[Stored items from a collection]
+ + + + + + +
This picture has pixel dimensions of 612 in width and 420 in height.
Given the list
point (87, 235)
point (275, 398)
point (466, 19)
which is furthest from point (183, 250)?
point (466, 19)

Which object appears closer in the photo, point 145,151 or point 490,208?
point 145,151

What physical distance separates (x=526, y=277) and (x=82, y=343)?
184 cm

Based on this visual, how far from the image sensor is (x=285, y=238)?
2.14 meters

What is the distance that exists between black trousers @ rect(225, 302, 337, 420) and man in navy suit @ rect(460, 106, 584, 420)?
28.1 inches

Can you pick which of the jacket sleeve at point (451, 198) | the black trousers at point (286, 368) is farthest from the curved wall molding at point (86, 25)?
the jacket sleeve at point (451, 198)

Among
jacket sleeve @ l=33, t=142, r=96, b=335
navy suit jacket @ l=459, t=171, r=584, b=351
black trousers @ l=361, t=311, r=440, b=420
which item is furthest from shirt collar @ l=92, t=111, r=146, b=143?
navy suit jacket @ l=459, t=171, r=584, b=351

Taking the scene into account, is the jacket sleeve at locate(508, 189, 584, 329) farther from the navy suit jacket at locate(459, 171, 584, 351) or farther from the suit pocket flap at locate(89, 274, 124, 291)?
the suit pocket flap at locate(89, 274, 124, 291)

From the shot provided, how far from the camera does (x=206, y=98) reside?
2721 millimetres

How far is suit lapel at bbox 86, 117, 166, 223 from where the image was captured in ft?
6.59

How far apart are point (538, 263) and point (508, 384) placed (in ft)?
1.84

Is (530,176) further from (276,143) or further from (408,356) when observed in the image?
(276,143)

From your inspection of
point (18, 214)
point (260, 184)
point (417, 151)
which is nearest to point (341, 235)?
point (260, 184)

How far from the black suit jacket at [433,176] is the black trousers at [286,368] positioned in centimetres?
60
+ + + + + + +
# Given task
Repeat the material from above exactly, word for word.

# Exercise answer
This picture has pixel dimensions of 612 in width and 420 in height.
Given the list
point (87, 235)
point (275, 398)
point (466, 19)
which is furthest from point (183, 250)?
point (466, 19)

Which object appears closer in the photo, point 145,151 or point 490,208?
point 145,151

What physical distance separates (x=526, y=277) and (x=82, y=343)?
184 cm

Based on this visual, how far from the image sensor is (x=285, y=238)?
2.14 meters

What is the distance that exists between black trousers @ rect(225, 302, 337, 420) and man in navy suit @ rect(460, 106, 584, 420)?
28.1 inches

Can you pick which of the jacket sleeve at point (451, 198) | the black trousers at point (286, 368) is farthest from the curved wall molding at point (86, 25)?
the jacket sleeve at point (451, 198)

Among
jacket sleeve @ l=33, t=142, r=96, b=335
navy suit jacket @ l=459, t=171, r=584, b=351
black trousers @ l=361, t=311, r=440, b=420
which item is furthest from shirt collar @ l=92, t=111, r=146, b=143?
navy suit jacket @ l=459, t=171, r=584, b=351

Taking the scene into account, is the jacket sleeve at locate(508, 189, 584, 329) farther from the navy suit jacket at locate(459, 171, 584, 351) or farther from the suit pocket flap at locate(89, 274, 124, 291)?
the suit pocket flap at locate(89, 274, 124, 291)

From the shot provided, how far from the camera does (x=206, y=98) reside?
2721 millimetres

How far is suit lapel at bbox 86, 117, 166, 223 from where the image was captured in ft?
6.59

How far apart are point (538, 263) and point (508, 384) placed (in ft)?
1.84

Is (530,176) further from (276,143) or further from (408,356) when observed in the image?
(276,143)

From your inspection of
point (18, 214)
point (260, 184)
point (417, 151)
which is nearest to point (341, 235)?
point (260, 184)

How far from the black suit jacket at [433,176] is the black trousers at [286,368] positioned in centimetres?
60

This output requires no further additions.